In the time when people can succesfully argue for only using the hammer grip - the vice like grip - the Cancer grip is the complete opposite. There are some FMA teachers that have innocently replicated that grip and movement and passed on on and aon, like a germ, like cancer - which is were I started the nickname in the 1990s...about 1994. It spread worldwide with my first knife book.
It is when someone hold's the knife:
- in a saber grip
- with their thumb up and,
- the ball of their thumb up off the knife handle and backstrap.
This means that you are only holding the knife only with your four, lower cupped fingers. The knife can come easily free.
You can't knife fight like this. You can't spar or duel:
- you may lose your knife in the simple, accidental contact.
- you can't stab as the knife with raise up and come free.
- you can't gut a deer like this.
- you can't carve a Thanksgiving turkey like this
- if you sneeze on your knife, it might fly from your hand
Of course you have never seen or heard of this Lakersportsfan. You have not been corrupted by aspects of the Filipino Martial Arts! You have not tried to move and look smooth and cool as a major, end goal.
I was in Euorpe and talked about this and some of the FMA people were shocked. A year later one came back (from a Pekiti group by the way) and confronted me...
"I went back to my people and they told me...'what Hock doesn't understand is that when we actually stab? We put the thumb back on the knife."

** Assignment 1 **
Answer these from the text on the Cancer grip:
(a) About what year did the writer start using the nickname?
(b) With which fingers is the knife held in this grip?
(c) What group was the person from who came back a year later and confronted the writer?
** Assignment 2 **
Write the next part of the text on the Cancer grip, picking up after its last sentence.
The material that comes next has nothing to do with the text on the Cancer grip.

** Input data **

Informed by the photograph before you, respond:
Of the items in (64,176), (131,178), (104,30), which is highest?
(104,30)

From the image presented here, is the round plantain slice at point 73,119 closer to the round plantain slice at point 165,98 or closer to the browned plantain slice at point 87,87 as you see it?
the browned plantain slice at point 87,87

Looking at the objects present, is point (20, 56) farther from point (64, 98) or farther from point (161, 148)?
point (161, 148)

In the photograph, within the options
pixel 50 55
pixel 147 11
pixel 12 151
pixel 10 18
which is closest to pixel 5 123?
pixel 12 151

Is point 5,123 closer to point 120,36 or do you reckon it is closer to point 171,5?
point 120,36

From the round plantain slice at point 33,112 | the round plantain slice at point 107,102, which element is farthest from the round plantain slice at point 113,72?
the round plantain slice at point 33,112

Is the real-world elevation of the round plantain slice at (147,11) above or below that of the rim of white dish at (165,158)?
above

** Final answer 1 **
(a) About 1994.
(b) Only the four lower, cupped fingers.
(c) A Pekiti group.

** Final answer 2 **
So I said, "you mean when you are sparring or knife ground fighting (they almost never do, if ever) you can hold the knife in this dangerous manner, despite the fact that there will be accidental, jarring contact and you cold loose the knife?"
Of course there can be no answer for them. Just excuses to cover great, great grandmasters mistakes. One slim, reason is that the raised thumb can be used to hook the oponent's wrist. A odd, lrare move. Okay, but does that mean a student should spend 40% or even 20% of their time holding a knife like that? Some FMAs use it 100% of the time. 100%! They are 99.7% wrong-headed, unpractical and untactical.
This term has given me grief. People around the world have said I have insulted Dan Inosanto. Oh? Don't recall ever using his name back then? Kelly Warden called me complaining that I personally insulted him. Two wit, I explained that I have only seen about ten minutes of an old stick video of his and had zero idea about ANY knife grip he used. Then we realized some middleman knucklehead was just trying to cause trouble between. I still don't know if Kelly ever did, but I'll bet he doesn't.
I could probably scratch together a long list all the hassles I have had since I used the term. But of you are using that grip to shadowbox, etc...re-consider.
The open pinky thing? That is even worse. Add the up and raised thumb with ipen and dropped pinky and you have some knife of lost mind disease.
Looking cool for cool's sake. A fighter should not train or try to look smooth, graceful or cool. A fighter should look disgusting. A fighter, in action, should turn heads away in shock. When you are in action, people should say,
"Oh my God!"
and not
"isn't he graceful."
If you look good while fighting? It should be an accident. Not a goal.